Please copy the material from the line containing "Focusing on (x=253, y=264), (x=590, y=80), which" through the end of the material, substituting "closer" for every instance of "nearer" and leaving all else unchanged.

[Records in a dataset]
--- Start ---

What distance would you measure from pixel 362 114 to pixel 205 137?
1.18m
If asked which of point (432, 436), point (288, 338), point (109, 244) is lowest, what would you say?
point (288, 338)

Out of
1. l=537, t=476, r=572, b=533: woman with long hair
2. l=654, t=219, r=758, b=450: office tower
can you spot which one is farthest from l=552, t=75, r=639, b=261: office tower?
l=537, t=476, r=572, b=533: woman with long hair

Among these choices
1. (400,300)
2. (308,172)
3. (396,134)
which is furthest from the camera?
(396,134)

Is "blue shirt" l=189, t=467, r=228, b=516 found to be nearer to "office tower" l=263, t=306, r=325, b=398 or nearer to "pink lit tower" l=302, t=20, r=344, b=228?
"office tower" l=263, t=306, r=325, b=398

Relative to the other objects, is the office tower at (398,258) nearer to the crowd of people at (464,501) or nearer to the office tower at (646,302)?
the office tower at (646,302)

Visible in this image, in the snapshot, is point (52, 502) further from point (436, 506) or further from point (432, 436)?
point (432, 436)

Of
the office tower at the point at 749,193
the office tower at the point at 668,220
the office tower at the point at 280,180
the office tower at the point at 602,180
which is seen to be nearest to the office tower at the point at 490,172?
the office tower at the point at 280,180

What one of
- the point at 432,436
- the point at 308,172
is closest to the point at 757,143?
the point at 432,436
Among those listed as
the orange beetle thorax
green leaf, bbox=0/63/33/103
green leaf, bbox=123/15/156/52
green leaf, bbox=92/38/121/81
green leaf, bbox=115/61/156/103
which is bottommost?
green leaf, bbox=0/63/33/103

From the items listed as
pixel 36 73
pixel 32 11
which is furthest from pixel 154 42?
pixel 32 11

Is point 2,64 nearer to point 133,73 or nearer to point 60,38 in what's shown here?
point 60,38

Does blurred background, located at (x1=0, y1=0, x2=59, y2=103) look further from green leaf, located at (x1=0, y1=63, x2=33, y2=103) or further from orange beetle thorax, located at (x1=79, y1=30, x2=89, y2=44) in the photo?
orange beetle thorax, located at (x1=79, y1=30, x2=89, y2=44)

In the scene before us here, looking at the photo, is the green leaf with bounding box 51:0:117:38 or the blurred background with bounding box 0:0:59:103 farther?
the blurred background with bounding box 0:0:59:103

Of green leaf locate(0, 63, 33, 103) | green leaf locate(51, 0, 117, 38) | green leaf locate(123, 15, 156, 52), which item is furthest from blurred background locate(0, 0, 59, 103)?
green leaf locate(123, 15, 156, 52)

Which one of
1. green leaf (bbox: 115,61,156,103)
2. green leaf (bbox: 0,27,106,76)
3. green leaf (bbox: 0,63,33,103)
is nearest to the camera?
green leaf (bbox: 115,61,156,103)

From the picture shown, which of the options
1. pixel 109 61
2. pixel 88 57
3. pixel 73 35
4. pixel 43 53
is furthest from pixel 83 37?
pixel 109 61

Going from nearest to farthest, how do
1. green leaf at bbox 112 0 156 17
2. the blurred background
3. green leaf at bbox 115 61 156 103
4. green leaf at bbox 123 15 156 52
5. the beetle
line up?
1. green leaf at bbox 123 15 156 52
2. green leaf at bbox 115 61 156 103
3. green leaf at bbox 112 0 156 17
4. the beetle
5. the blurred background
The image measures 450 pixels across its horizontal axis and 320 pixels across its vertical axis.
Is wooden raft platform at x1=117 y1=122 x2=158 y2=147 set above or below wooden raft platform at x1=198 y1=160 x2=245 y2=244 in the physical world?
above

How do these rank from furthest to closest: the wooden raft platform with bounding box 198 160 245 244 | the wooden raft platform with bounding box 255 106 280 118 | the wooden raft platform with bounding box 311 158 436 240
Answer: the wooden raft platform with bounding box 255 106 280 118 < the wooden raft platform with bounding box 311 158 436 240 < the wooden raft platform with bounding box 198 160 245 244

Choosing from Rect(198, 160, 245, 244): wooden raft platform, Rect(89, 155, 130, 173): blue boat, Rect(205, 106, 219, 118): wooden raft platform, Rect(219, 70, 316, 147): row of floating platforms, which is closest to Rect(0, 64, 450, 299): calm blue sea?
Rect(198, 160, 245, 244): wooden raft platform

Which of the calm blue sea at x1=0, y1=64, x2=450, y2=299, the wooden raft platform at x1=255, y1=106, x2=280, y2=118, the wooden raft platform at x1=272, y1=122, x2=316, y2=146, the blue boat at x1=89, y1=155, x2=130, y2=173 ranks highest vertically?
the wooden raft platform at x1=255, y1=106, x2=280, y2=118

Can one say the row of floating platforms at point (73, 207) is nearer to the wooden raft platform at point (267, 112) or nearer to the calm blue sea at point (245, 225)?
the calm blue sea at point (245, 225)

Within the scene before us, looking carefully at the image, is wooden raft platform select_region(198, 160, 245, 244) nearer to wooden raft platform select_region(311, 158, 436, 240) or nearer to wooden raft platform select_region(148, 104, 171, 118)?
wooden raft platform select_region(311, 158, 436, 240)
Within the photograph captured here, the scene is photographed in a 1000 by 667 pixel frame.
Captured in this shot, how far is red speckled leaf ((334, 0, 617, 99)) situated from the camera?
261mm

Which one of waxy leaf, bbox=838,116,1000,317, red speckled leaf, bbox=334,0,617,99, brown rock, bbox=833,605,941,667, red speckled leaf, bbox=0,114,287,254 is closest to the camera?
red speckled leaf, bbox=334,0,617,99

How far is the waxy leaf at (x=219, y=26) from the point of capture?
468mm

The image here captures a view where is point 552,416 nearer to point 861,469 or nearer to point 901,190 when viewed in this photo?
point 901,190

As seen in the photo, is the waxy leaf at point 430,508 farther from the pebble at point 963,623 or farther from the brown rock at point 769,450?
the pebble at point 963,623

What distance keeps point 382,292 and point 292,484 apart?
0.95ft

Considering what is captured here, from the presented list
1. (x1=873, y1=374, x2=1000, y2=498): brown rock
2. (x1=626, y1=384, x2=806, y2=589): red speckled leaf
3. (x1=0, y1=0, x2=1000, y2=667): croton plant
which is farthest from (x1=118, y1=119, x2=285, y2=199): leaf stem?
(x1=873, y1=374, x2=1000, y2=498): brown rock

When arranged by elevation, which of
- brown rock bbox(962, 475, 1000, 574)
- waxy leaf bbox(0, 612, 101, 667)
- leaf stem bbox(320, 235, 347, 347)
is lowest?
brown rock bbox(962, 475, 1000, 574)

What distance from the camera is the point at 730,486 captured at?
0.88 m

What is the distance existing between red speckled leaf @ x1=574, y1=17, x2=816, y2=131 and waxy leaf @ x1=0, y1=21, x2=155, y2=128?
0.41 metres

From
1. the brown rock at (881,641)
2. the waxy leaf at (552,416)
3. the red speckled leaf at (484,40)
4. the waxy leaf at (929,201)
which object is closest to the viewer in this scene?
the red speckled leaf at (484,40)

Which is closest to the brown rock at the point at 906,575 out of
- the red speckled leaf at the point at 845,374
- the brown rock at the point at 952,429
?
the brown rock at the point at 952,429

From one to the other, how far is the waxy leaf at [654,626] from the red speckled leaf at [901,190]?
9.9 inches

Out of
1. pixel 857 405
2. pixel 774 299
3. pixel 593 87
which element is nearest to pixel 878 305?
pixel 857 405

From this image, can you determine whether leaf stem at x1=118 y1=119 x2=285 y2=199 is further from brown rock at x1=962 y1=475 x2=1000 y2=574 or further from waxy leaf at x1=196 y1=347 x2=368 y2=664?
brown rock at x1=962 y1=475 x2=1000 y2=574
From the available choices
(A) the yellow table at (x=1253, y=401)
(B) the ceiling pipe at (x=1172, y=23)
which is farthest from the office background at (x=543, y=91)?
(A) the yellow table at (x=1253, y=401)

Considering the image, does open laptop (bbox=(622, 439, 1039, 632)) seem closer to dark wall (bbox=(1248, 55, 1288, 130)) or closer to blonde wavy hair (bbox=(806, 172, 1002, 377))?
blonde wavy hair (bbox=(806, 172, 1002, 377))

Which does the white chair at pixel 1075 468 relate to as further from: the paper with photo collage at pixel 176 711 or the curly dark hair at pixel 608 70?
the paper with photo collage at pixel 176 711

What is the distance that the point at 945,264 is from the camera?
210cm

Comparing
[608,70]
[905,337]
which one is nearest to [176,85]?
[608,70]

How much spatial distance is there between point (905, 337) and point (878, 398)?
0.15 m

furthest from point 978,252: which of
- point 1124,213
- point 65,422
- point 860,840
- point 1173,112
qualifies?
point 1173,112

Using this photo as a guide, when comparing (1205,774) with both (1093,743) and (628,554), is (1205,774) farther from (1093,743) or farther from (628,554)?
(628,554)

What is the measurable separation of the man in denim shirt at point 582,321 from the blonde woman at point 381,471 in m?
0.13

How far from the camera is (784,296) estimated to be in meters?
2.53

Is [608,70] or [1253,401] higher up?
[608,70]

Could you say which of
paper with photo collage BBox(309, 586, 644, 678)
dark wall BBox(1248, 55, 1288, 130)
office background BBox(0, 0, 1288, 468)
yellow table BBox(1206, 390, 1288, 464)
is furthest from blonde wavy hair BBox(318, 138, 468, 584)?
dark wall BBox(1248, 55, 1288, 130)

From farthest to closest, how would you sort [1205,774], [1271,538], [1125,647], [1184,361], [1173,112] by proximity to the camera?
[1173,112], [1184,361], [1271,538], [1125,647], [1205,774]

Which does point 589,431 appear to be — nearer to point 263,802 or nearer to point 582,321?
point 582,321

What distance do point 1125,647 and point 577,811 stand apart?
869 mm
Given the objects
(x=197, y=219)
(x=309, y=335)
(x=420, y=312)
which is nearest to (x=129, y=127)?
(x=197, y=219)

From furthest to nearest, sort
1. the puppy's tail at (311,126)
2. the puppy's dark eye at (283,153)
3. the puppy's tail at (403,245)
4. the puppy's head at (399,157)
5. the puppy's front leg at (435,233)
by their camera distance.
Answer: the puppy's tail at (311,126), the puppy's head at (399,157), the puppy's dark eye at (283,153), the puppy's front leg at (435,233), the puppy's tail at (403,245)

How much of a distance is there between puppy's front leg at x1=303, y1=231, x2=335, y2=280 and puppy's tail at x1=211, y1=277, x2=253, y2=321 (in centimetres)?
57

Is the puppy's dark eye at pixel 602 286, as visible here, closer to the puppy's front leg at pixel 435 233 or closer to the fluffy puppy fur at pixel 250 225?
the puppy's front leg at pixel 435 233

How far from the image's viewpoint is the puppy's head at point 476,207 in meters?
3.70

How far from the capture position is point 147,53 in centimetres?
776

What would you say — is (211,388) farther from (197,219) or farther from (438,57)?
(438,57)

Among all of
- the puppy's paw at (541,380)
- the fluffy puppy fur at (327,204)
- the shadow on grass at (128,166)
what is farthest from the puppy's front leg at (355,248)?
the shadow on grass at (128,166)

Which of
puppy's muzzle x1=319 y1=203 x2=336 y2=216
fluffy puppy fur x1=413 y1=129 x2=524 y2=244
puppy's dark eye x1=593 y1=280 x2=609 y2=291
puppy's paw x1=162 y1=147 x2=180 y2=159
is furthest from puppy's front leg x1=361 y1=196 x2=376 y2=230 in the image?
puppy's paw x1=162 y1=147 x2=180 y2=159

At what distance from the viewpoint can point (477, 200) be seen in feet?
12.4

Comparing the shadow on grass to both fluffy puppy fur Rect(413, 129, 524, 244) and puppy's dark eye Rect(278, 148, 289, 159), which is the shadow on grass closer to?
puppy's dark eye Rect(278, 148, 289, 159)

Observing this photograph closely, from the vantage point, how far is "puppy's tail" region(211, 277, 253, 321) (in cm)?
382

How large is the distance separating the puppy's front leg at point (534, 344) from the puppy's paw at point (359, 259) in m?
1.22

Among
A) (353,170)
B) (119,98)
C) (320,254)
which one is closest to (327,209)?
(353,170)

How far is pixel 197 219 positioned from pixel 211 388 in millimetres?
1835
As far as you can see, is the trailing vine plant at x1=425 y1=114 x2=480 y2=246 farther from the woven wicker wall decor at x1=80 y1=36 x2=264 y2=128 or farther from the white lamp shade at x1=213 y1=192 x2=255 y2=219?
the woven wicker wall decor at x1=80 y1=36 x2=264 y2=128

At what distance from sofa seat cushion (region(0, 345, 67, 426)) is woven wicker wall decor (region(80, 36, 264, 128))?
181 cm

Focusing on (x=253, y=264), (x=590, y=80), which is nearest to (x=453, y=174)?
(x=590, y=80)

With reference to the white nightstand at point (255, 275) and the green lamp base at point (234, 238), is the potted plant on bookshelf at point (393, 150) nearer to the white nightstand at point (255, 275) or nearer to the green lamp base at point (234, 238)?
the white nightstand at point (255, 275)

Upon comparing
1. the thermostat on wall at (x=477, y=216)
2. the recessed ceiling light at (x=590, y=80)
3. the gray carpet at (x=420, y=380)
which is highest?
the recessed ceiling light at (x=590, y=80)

--- End ---

# Answer to the task
Focusing on (x=253, y=264), (x=590, y=80), which is nearest to (x=453, y=174)?
(x=590, y=80)

With reference to the white nightstand at point (255, 275) and the green lamp base at point (234, 238), is the potted plant on bookshelf at point (393, 150) closer to the white nightstand at point (255, 275) or closer to the green lamp base at point (234, 238)?
the white nightstand at point (255, 275)

Upon comparing
1. the thermostat on wall at (x=477, y=216)
2. the recessed ceiling light at (x=590, y=80)
3. the gray carpet at (x=420, y=380)
which is highest?
the recessed ceiling light at (x=590, y=80)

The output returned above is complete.